Listed records:
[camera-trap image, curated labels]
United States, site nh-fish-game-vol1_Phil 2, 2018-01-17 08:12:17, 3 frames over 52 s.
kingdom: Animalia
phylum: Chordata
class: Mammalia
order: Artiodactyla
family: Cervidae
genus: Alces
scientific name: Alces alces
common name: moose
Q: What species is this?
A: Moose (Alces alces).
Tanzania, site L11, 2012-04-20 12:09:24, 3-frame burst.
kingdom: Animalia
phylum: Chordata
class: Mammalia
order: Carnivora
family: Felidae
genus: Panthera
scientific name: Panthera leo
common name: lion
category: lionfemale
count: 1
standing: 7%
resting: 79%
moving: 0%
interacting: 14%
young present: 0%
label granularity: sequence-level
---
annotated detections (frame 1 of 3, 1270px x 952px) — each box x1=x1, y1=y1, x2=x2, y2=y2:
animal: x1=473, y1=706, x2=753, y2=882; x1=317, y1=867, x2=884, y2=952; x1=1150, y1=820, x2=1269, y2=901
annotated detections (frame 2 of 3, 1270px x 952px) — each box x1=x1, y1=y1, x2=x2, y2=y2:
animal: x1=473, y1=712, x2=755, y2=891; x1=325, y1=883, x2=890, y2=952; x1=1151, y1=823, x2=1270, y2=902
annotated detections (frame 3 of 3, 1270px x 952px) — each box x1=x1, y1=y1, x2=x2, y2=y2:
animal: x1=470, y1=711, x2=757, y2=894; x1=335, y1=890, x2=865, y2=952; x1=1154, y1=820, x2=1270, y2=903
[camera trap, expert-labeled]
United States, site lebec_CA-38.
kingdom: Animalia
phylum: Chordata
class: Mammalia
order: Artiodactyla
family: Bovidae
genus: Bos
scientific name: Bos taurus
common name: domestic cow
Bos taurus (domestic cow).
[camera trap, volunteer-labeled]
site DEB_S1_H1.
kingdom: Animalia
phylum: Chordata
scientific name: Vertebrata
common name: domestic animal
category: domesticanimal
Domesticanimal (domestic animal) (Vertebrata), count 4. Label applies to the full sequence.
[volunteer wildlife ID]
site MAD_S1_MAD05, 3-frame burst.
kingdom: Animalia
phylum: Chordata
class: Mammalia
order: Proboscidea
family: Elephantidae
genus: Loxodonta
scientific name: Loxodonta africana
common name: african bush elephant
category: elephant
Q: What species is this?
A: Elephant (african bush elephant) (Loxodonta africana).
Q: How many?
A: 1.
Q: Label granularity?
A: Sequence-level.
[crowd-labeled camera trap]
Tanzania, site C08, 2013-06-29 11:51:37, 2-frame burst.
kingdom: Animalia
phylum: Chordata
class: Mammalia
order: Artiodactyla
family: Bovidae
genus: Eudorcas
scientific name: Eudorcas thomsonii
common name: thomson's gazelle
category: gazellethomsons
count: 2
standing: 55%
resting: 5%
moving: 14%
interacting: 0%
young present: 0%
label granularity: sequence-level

Exercise goal:
Find and copy each line in the material above where the string "site" occurs.

Response below:
United States, site nh-fish-game-vol1_Phil 2, 2018-01-17 08:12:17, 3 frames over 52 s.
Tanzania, site L11, 2012-04-20 12:09:24, 3-frame burst.
United States, site lebec_CA-38.
site DEB_S1_H1.
site MAD_S1_MAD05, 3-frame burst.
Tanzania, site C08, 2013-06-29 11:51:37, 2-frame burst.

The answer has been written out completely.